« grossir », définition dans le dictionnaire Littré

grossir

Définition dans d'autres dictionnaires :

Fac-simile de l'édition originale du Littré (BNF)

grossir

(grô-sir) v. n.
  • 1Devenir plus gros. Vous savez mieux que moi, que les parties qui agissent le plus, grossissent davantage, Bonnet, Lett. div. Œuv. t. XII, p. 480, dans POUGENS. Ce torrent qui grossit me ferme le chemin, Delavigne, Vêpr. sicil. V, 2.

    Fig. Afin que, grossissant sous un peu de contrainte, Ce torrent de colère et de ressentiment Fût plus impétueux…, Corneille, Rodog. IV, 3.

    Recevoir surcroît, augmentation. L'impérieuse aigreur de l'âpre jalousie Dont en secret dès lors mon âme fut saisie Grossit de jour en jour, Corneille, Sertor. I, 1. Nous verrons notre camp grossir à chaque pas, Racine, Mithr. III, 1. La merveille grossirait infiniment par les détails que nous supprimerons, Fontenelle, Littre. Ils voient grossir annuellement leur numéraire par la vente des riches productions de ces contrées, Raynal, Hist. phil. XI, 33.

    Paraître plus gros. M. de Barbézieux s'abandonna à cette passion [la jalousie], tout lui grossit, il crut voir ce qu'il ne voyait point, Saint-Simon, 63, 53.

    Terme de marine. Se dit de l'état de la mer, lorsque les lames s'accroissent à chaque instant. Depuis une heure la mer grossit.

    Se rapprocher. Ce bâtiment grossissait à vue d'œil.
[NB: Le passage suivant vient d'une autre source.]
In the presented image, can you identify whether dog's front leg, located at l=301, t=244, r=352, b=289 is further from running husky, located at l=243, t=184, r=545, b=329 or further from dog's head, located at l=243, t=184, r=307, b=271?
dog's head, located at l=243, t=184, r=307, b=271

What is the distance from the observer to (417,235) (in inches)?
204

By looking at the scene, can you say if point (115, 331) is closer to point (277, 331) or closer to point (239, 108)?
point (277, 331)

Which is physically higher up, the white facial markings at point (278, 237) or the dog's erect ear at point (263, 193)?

  • 2 V. a. Rendre gros, plus gros, apporter de l'augmentation. Les pluies ont grossi la rivière. La vapeur de mon sang ira grossir la foudre Que Dieu tient déjà prête à le réduire en poudre, Corneille, Héracl. I, 3. Ses troupes malgré lui grossirent votre armée, Corneille, Sertor. III, 4. Ces messieurs [les premiers académiciens] grossirent leur compagnie de plusieurs personnes considérables par leur mérite, Pellisson, Hist. Acad. I. Voici une nouvelle doctrine et de quoi grossir les Variations, si on enseigne que le mariage contracté entre les fidèles après le baptême peut se rompre par le refus de l'une des deux parties, Bossuet, 4e avert. 6. De leur dépouille enfin grossissez vos trésors, Racine, Esth. II, 1. J'ai mon mari à la vérité, mais il ne sert qu'à grossir ma famille, sans m'aider à l'entretenir, Lesage, Turcaret, IV, 12. On le présenta à un vieux lettré qui n'était point venu grossir le nombre de ses parasites, Voltaire, Babouc. Voilà ce qui m'irrite et grossit mon injure, Ducis, Othello, III, 5.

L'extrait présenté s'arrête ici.